Friday night. I'm going dancing. None of my Mexican friends is able to accompany me, but they've all assured me that it's safe to go by myself -- as long as I don't stay out past midnight, dress too provocatively, or ask anyone to dance.
Dressed in a cute (but unprovocative) skirt, with beads dangling from the hem, and a short-sleeved top that would be immodest, were it not for the camisole underneath, I head to the subway. In the few minutes that I wait for the train, I recognize one of the dance instructors from whom I've taken a lesson in the park, and he recognizes me.
He looks more like a bodybuilder than a dancer, but he might be both. I don't intend to ask, as he might misinterpret my intentions. He asks if I'm on my way to the park and explains that he's about to teach a class there. When I say that I'm going to put into practice what I've learned from him, at Salon Hidalgo, he tells me that there's another place I should go, with a better crowd, better music, and better dancing. He offers to take me there, himself, another day and requests my phone number. I tell him that I don't have one and suggest that we get a group together to go. We part ways, as I change trains and he leaves the station.

[Exercise requirements] Quote the Friday night narrative between "Dressed in a" and "he recognizes me.", inclusive.

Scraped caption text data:
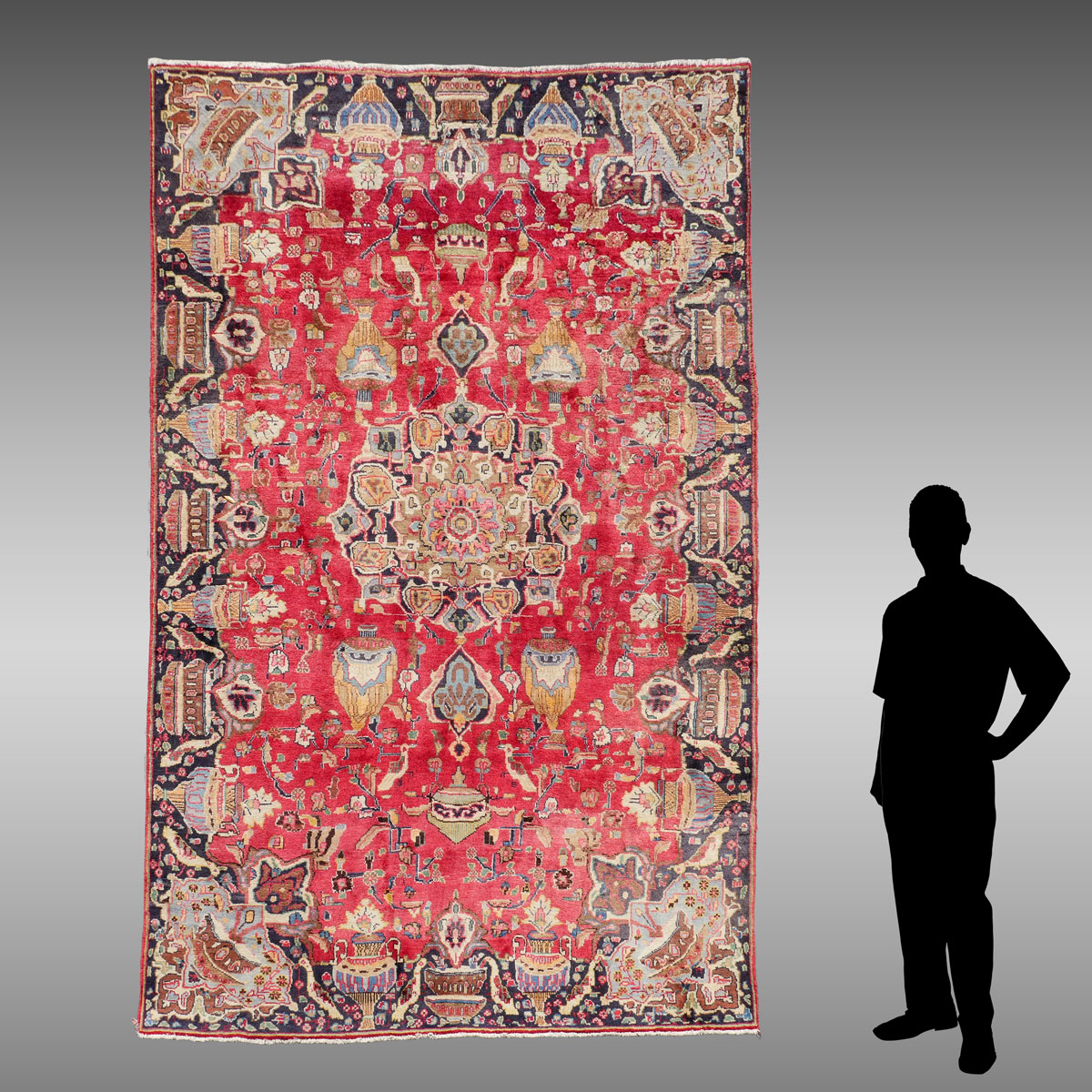 Appraisal: ESTATE ORIENTAL CARPET Persian hand knotted wool rug ' ''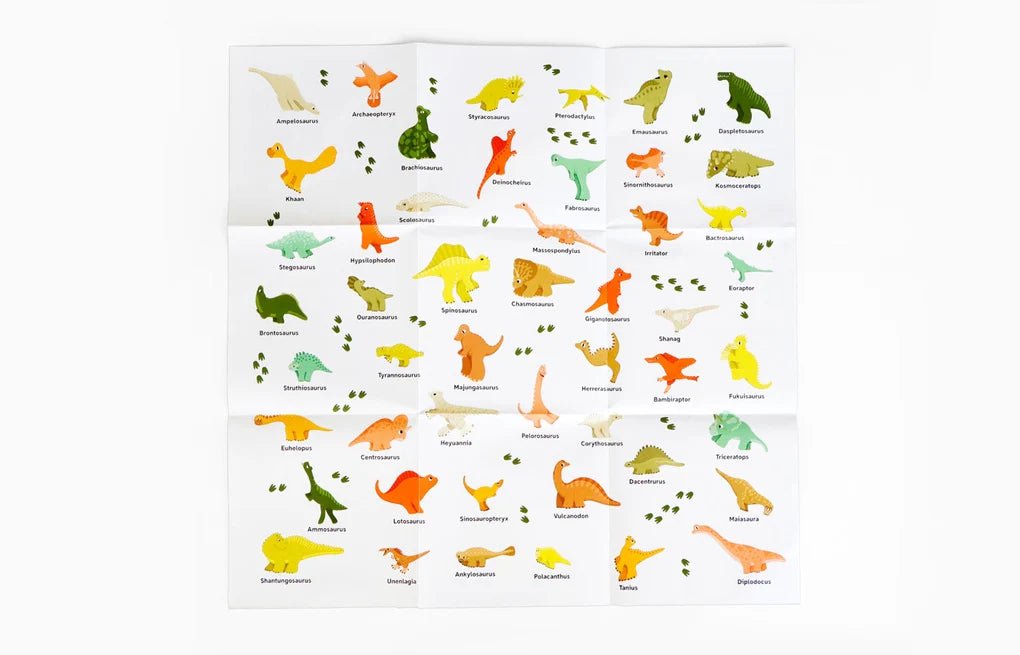 Laurence King Publishing - 49 DINOSAURIER UND 1 ASTEROID Puzzle - ROSA ECK - Kinder, LKP, LKV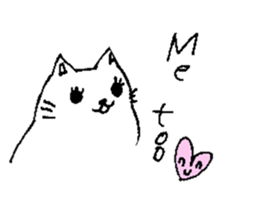 Everyday conversation couple of cats sticker #1488279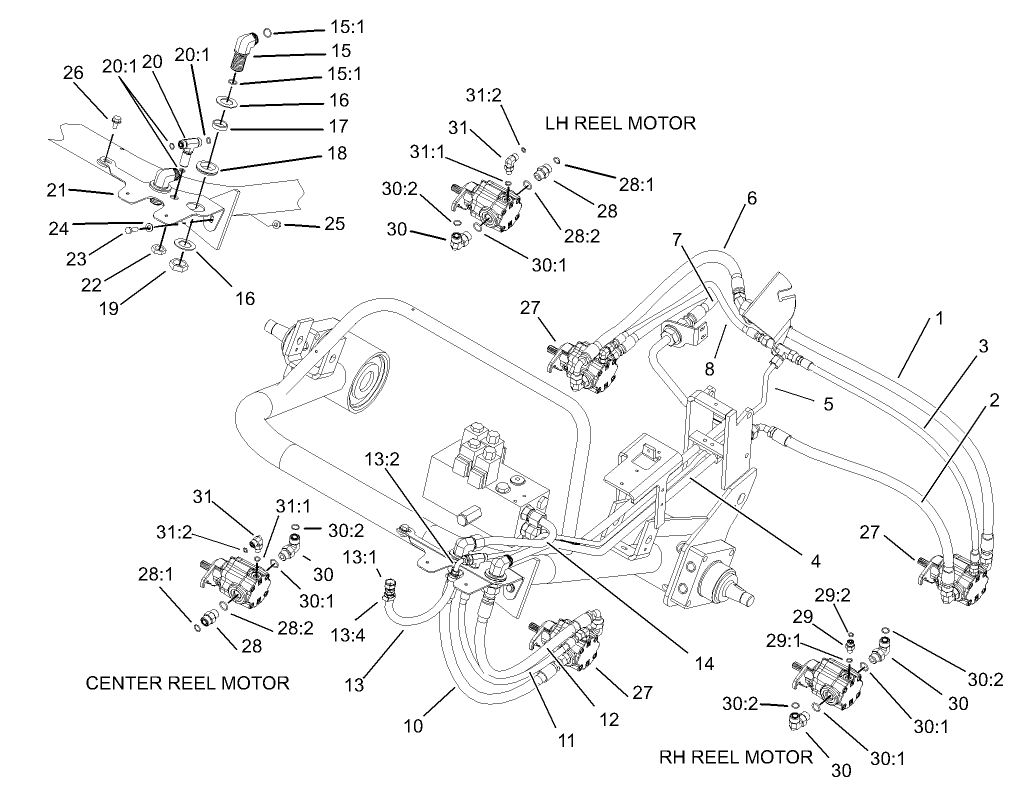 Hydraulic Reel Drive Assembly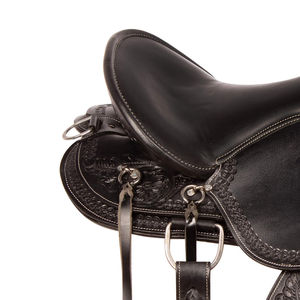 Sillín de caballo de último diseño para montar a caballo cómodo de la mejor calidad hecho en cuero de Pakistán mejor venta de Carreras de Caballos - Product Image 6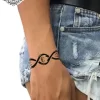 tatouage ephemere poignet signe infini photo Tatouage éphémère poignet signe infini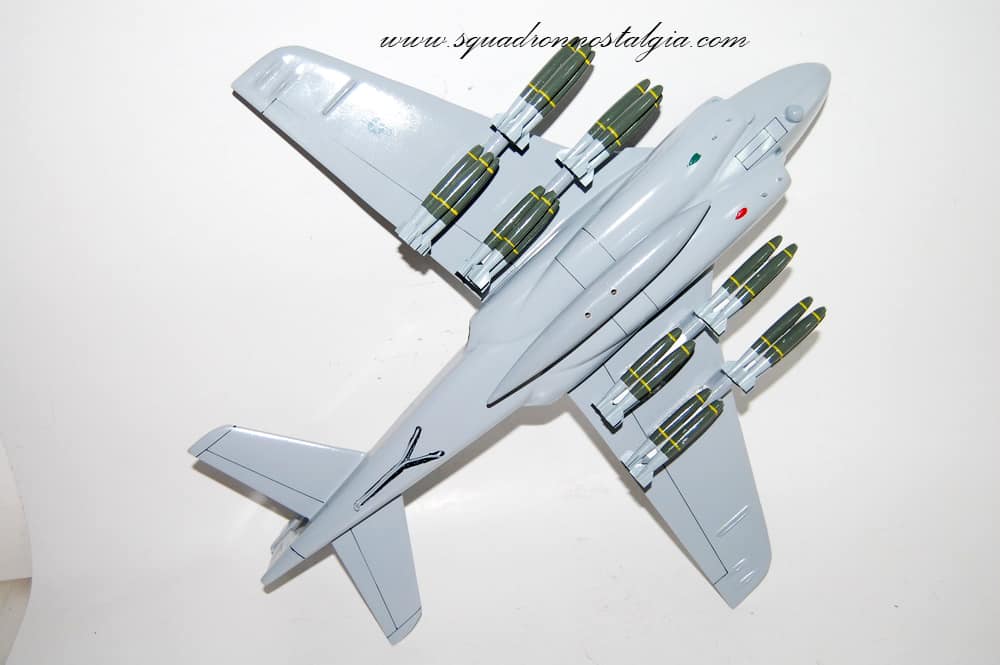 VA-36 Roadrunner A-6e (1990) Intruder Model, 1/36th Scale, Mahogany, Navy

[Answer space]
Dressed in a cute (but unprovocative) skirt, with beads dangling from the hem, and a short-sleeved top that would be immodest, were it not for the camisole underneath, I head to the subway. In the few minutes that I wait for the train, I recognize one of the dance instructors from whom I've taken a lesson in the park, and he recognizes me.